Beginning at the line with "Looking at the", output each line to the end of the listing below exactly, please.

Data rows:
#####

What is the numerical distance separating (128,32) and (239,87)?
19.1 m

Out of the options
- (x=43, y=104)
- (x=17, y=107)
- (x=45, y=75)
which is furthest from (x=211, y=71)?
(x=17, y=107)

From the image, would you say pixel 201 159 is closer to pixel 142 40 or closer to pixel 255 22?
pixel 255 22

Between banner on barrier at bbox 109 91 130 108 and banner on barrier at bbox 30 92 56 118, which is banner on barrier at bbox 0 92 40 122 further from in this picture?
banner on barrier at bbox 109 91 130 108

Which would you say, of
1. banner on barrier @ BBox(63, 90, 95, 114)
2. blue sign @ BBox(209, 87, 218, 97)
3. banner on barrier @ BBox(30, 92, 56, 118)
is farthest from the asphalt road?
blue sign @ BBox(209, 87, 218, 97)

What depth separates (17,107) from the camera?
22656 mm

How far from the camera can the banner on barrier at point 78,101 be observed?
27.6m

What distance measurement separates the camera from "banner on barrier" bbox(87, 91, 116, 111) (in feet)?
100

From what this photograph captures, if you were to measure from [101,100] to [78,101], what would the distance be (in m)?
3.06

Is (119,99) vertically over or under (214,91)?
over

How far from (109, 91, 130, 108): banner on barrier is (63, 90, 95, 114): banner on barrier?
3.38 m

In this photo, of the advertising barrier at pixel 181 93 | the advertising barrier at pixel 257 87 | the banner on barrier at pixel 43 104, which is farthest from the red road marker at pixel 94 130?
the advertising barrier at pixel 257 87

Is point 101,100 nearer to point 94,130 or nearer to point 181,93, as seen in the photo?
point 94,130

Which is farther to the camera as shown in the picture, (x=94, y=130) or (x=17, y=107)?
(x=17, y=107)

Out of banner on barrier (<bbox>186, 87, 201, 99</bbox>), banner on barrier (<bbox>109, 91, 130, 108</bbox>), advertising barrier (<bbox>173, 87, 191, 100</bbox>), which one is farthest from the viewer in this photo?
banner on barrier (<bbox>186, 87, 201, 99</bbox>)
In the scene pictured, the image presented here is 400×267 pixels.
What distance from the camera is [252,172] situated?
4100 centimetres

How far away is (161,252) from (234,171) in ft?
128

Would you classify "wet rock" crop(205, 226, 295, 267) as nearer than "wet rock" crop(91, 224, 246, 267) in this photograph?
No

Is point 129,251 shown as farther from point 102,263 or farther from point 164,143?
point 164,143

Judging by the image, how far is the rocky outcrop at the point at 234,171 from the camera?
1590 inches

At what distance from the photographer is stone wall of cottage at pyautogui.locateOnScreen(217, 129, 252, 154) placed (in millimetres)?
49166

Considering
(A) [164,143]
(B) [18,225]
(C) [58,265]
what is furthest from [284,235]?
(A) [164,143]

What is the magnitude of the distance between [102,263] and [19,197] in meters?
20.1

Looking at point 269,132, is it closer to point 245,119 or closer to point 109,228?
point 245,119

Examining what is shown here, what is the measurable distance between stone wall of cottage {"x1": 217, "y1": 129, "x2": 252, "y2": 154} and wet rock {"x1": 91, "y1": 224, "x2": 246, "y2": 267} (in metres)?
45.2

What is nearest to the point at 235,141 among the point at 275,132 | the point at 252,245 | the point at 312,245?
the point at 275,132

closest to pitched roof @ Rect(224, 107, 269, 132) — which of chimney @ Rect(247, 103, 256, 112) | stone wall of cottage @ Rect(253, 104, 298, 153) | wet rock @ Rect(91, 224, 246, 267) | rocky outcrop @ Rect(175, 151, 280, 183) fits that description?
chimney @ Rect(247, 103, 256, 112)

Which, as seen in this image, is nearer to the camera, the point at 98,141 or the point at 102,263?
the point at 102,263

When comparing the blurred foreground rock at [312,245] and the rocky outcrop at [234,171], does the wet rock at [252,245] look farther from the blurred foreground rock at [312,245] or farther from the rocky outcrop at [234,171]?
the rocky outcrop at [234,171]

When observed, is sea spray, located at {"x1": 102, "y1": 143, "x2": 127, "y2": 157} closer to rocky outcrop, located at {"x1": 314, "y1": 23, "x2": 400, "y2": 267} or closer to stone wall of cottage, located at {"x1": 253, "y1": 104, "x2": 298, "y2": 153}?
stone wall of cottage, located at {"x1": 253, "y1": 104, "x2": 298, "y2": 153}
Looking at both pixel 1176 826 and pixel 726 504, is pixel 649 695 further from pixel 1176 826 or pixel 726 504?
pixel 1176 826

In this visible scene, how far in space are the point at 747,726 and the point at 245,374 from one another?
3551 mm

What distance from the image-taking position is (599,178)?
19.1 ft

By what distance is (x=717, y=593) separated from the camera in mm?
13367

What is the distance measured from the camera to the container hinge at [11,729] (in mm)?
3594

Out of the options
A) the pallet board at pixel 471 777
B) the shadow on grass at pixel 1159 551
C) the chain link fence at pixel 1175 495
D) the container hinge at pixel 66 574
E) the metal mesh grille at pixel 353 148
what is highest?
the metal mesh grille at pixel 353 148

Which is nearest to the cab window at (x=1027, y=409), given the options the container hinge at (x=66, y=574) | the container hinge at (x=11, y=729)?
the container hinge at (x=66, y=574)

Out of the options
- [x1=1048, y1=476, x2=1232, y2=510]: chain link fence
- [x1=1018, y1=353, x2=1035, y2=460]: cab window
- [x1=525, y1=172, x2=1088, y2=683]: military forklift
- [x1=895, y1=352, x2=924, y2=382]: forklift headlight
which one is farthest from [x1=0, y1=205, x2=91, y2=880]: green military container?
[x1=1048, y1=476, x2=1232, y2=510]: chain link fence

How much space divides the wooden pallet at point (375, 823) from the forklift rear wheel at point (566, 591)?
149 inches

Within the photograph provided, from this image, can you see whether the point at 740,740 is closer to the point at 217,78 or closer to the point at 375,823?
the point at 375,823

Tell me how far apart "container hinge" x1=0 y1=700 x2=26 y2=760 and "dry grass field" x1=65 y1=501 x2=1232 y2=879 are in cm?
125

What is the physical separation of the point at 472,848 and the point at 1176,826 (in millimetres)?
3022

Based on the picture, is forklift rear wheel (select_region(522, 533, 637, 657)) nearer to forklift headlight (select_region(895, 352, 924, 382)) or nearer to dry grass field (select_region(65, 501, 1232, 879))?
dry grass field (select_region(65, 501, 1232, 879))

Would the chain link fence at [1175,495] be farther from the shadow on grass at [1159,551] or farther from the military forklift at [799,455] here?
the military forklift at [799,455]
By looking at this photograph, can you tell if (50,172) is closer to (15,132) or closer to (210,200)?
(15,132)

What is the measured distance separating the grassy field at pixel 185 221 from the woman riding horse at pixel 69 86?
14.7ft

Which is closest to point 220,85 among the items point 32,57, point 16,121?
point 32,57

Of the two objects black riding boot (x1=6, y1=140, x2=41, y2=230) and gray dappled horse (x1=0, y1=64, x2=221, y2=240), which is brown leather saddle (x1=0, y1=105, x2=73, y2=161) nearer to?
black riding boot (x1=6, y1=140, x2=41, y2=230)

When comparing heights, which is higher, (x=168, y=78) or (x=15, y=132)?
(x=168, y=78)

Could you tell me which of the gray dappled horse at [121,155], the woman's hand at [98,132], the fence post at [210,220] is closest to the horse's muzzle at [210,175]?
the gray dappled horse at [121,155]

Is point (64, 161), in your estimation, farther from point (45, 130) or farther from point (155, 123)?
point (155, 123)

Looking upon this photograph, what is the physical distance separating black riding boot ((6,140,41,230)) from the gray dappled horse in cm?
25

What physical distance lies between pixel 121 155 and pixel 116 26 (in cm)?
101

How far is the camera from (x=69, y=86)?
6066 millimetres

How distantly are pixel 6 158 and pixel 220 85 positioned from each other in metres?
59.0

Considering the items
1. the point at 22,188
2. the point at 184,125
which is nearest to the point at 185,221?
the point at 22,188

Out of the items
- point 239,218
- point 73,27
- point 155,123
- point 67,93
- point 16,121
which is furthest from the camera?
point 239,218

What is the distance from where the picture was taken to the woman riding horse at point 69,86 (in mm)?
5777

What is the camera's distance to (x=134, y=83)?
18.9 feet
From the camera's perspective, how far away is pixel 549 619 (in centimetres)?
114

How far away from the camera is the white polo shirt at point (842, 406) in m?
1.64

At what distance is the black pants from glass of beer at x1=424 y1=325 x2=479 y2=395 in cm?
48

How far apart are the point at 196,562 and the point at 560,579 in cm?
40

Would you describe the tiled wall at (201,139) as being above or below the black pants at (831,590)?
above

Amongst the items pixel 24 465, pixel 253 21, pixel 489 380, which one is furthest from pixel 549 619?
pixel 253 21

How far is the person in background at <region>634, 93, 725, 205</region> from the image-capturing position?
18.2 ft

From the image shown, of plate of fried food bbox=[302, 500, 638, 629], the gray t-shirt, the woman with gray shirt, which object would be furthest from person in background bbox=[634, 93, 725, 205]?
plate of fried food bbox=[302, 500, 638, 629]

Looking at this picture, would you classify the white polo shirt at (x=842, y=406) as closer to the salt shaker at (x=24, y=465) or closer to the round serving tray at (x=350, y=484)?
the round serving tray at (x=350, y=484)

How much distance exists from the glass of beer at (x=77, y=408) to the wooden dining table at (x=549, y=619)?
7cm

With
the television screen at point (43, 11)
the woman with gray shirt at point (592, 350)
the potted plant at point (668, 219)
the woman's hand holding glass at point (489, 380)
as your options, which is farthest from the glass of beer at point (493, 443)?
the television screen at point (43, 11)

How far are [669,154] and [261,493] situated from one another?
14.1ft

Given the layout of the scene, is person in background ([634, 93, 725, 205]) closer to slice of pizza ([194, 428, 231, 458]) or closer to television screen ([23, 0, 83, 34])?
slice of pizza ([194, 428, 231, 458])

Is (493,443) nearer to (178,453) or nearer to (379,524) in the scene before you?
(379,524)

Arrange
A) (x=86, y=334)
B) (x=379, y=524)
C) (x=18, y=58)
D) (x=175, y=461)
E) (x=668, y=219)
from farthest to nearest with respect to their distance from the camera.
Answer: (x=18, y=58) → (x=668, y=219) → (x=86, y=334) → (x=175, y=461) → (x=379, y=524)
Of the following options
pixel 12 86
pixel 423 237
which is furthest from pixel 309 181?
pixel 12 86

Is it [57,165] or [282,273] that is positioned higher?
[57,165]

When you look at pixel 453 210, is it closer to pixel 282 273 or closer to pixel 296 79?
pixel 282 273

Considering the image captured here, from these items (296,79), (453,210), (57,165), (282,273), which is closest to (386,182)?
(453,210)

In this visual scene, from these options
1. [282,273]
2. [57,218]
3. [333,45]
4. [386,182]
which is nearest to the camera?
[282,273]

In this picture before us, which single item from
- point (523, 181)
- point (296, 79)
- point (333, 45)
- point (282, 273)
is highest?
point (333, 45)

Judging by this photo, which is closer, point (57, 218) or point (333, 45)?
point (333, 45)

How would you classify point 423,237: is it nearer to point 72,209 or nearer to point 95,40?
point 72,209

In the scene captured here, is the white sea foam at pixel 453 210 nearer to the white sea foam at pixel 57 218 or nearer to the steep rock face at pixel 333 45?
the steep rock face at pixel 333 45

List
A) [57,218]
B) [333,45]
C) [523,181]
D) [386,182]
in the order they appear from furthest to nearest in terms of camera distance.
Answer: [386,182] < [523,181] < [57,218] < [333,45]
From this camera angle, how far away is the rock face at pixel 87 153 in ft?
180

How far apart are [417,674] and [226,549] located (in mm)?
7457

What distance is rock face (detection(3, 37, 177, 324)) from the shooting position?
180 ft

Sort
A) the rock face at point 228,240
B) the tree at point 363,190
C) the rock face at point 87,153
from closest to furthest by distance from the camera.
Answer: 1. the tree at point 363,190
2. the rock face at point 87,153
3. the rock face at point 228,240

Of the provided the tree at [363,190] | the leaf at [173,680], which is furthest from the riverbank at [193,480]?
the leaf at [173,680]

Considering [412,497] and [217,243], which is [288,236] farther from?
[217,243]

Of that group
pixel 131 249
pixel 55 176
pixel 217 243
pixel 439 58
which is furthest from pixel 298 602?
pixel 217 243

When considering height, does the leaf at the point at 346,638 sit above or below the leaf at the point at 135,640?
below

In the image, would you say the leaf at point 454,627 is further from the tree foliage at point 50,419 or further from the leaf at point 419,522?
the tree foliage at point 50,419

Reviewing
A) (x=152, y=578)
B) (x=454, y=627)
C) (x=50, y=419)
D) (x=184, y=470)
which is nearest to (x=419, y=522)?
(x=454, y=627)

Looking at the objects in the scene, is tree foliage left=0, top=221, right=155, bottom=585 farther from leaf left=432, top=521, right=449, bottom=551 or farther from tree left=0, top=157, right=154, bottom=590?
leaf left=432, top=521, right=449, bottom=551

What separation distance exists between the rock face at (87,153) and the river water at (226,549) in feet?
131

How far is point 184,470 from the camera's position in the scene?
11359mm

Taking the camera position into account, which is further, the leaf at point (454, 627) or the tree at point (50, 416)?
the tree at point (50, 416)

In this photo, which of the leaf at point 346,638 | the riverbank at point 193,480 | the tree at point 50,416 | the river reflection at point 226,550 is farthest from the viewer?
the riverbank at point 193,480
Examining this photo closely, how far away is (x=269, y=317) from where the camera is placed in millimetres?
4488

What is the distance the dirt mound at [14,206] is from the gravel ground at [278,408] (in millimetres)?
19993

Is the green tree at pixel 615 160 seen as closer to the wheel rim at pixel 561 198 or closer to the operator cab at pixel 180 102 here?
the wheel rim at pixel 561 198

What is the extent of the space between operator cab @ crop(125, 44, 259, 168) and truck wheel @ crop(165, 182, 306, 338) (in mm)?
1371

#####

Solution to the problem:
Looking at the objects in the scene, is tree foliage left=0, top=221, right=155, bottom=585 farther from leaf left=432, top=521, right=449, bottom=551 or farther from tree left=0, top=157, right=154, bottom=590?
leaf left=432, top=521, right=449, bottom=551

What separation distance exists between the rock face at (87,153) and the river water at (226,549) in feet?
131

How far is point 184,470 from the camera's position in the scene?
11359mm

Taking the camera position into account, which is further, the leaf at point (454, 627) or the tree at point (50, 416)?
the tree at point (50, 416)

In this photo, which of the leaf at point 346,638 | the riverbank at point 193,480 | the tree at point 50,416 | the river reflection at point 226,550 is farthest from the viewer?
the riverbank at point 193,480
Examining this photo closely, how far away is (x=269, y=317) from where the camera is placed in millimetres?
4488

What is the distance the dirt mound at [14,206] is from the gravel ground at [278,408] (in millimetres)?
19993

Is the green tree at pixel 615 160 seen as closer to the wheel rim at pixel 561 198 or closer to the operator cab at pixel 180 102 here?
the wheel rim at pixel 561 198

What is the extent of the space between operator cab @ crop(125, 44, 259, 168) and truck wheel @ crop(165, 182, 306, 338) (in mm)?
1371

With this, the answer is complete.